** OPGAVE A **
Geef voor elke uitspraak aan of ze klopt met de tekst over klein kruiskruid, met ja of nee en de beslissende woorden uit de tekst letterlijk geciteerd. (i) Helmut Wiedenfeld vond de bladeren in een zakje sla uit zijn supermarkt. (ii) Het Latijnse woord Senex betekende 'jonge man'. (iii) Het klein kruiskruid verspreidt net als de paardenbloem zijn zaadjes met pluisjes.
** OPGAVE B **
Neem uit de tekst over klein kruiskruid woordelijk het stuk over dat begint bij de woorden "Het eerste deel" en eindigt bij "in het Latijn.".

** TEKST **
Klein kruiskruid

Kort geleden was er in Duitsland even wat paniek door een melding van ene Helmut Wiedenfeld, een wetenschapper die aan de Universiteit van Bonn werkzaam is als ‘Phytochemiker’. Dat is een chemicus die de werkzame stoffen van planten onderzoekt. Hij deed even boodschappen en ontdekte in zijn supermarkt een zakje rucala-salade waarin hij bladeren van het giftige klein kruiskruid (Senecio vulgaris) aantrof. Een nogal onzorgvuldige manier van werken van de producent natuurlijk en het nieuwsfeit haalde zelfs een aantal Nederlandse kranten.
Het eerste deel van de wetenschappelijke naam, Senecio, is afkomstig van het Latijnse woord Senex dat ‘oude man’ of ‘grijsaard’ betekende. In Duitsland heet het geslacht Greiskraut ofwel ‘Grijskruid’. Net als de paardenbloem gebruikt het klein kruiskruid talloze pluisjes om zijn zaadjes te verspreiden. Die grijzige pluisjes geven de plant het uiterlijk van een grijsharige oude man. Het tweede deel, vulgaris, betekent, zoals we al vaker hebben gezien, ‘gewoon’ in het Latijn.

[Opgeslagen gegevensregels]
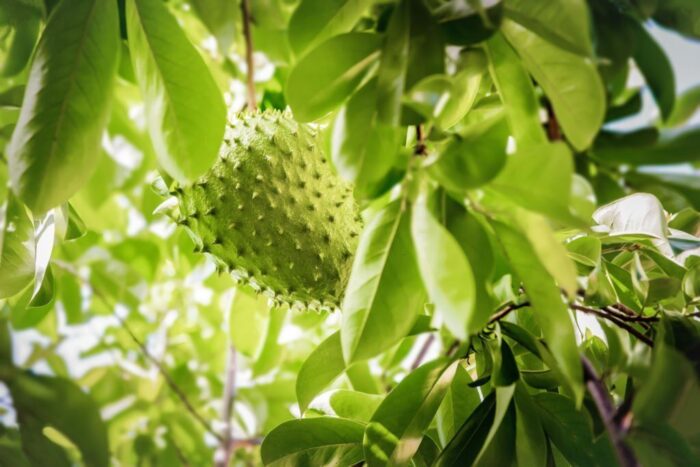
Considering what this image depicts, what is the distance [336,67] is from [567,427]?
49 centimetres

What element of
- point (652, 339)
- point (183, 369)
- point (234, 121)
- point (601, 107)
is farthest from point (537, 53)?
point (183, 369)

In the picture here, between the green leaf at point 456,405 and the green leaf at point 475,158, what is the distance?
41 cm

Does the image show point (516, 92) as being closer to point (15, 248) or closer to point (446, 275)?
point (446, 275)

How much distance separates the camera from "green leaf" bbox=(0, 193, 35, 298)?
29.1 inches

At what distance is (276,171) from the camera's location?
0.93m

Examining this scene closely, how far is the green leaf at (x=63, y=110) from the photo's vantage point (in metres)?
0.58

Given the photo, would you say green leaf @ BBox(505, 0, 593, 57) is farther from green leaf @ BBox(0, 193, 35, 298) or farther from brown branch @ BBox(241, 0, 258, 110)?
brown branch @ BBox(241, 0, 258, 110)

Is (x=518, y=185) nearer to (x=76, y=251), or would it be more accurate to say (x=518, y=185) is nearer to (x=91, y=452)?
(x=91, y=452)

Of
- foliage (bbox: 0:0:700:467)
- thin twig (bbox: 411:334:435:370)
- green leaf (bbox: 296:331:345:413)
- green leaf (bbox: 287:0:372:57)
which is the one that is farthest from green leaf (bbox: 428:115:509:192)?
thin twig (bbox: 411:334:435:370)

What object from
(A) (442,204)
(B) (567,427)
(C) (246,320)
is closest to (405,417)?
(B) (567,427)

** ANTWOORD A **
(i) Ja: "ontdekte in zijn supermarkt een zakje rucala-salade waarin hij bladeren van het giftige klein kruiskruid (Senecio vulgaris) aantrof"
(ii) Nee: "Senex dat ‘oude man’ of ‘grijsaard’ betekende"
(iii) Ja: "Net als de paardenbloem gebruikt het klein kruiskruid talloze pluisjes om zijn zaadjes te verspreiden."

** ANTWOORD B **
Het eerste deel van de wetenschappelijke naam, Senecio, is afkomstig van het Latijnse woord Senex dat ‘oude man’ of ‘grijsaard’ betekende. In Duitsland heet het geslacht Greiskraut ofwel ‘Grijskruid’. Net als de paardenbloem gebruikt het klein kruiskruid talloze pluisjes om zijn zaadjes te verspreiden. Die grijzige pluisjes geven de plant het uiterlijk van een grijsharige oude man. Het tweede deel, vulgaris, betekent, zoals we al vaker hebben gezien, ‘gewoon’ in het Latijn.